Banisteriopsis caapi
Banisteriopsis caapi

Ayahuasca Treatment for Addiction

MAPS supports research into the safety and effectiveness of ayahuasca-assisted treatment for drug addiction. We also support conferences, meetings, and publications about the scientific, therapeutic, sustainable, and spiritual uses of ayahuasca. We also serve as non-profit fiscal sponsor for organizations that support these uses.

We recently completed the first North American observational study of the safety and long-term effectiveness of ayahuasca treatment for addiction and dependence. The paper describing the results of the study was published in June 2013 in Current Drug Abuse Reviews.

Ayahuasca is a psychoactive brew or tea most commonly derived from Banisteriopsis caapi, a vine containing monoamine oxidase inhibitors (MAOIs), and the leaves of Psychotria viridis or other plant containing N,N-dimethyltryptamine (DMT), and often several other admixture plants.

Ayahuasca is legal in many countries in South America. The United States Supreme Court has unanimously ruled in favor of the legal religious use of ayahuasca by the União do Vegetal, and the U.S. Court of Appeals for the Ninth Circuit has affirmed the Santo Daime Church's freedom to use ayahuasca for religious purposes.
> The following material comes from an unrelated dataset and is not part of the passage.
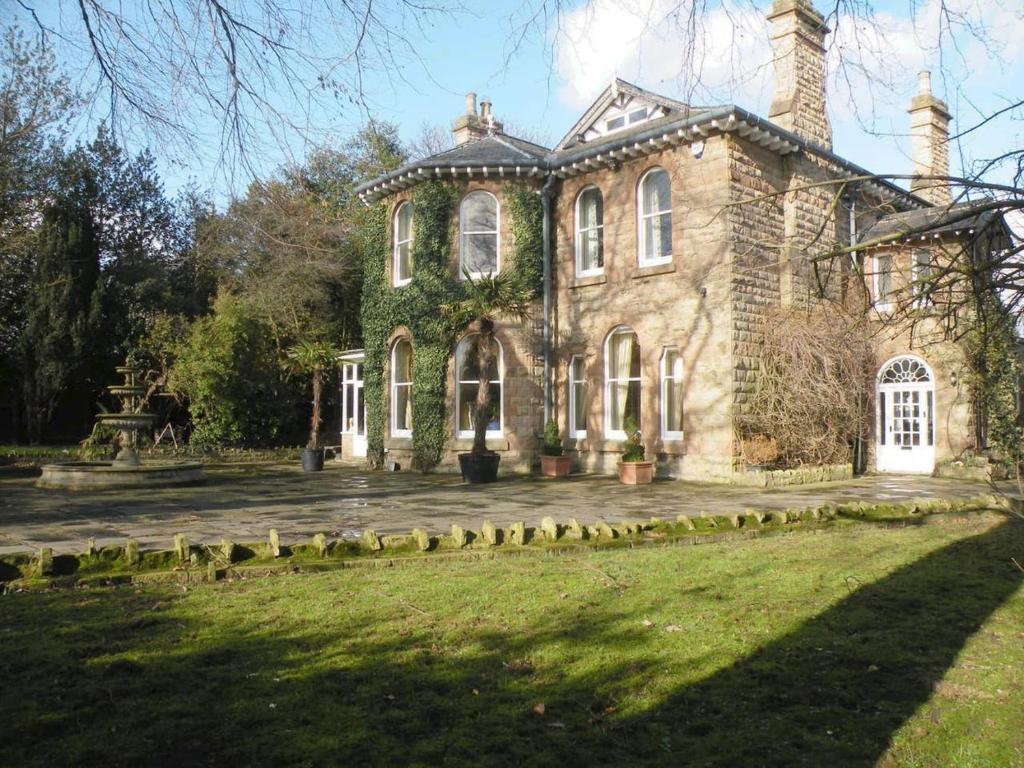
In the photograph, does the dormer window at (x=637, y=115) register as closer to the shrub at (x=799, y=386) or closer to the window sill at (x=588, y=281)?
the window sill at (x=588, y=281)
However, ayahuasca's principally active ingredient—DMT—remains a Schedule I controlled substance.

In recent decades, international researchers have been exploring the effects of ayahuasca on brain function as well as the potential use of ayahuasca-assisted therapy as a treatment for substance abuse and other disorders. Although preliminary, current research suggests that when administered in therapeutic settings, ayahuasca may help reduce problematic substance use by helping promote personal or spiritual insights or self-knowledge.

The pharmacology of ayahuasca is not completely understood, and there are physiological and psychological risks associated with its use. Most contemporary ayahuasca retreats are unregulated and lack systems of accountability, though the Ethnobotanical Stewardship Council is working to develop standards. Anyone considering using ayahuasca in a religious or therapeutic context should carefully weigh the risks and benefits, and ensure that medical assistance is available.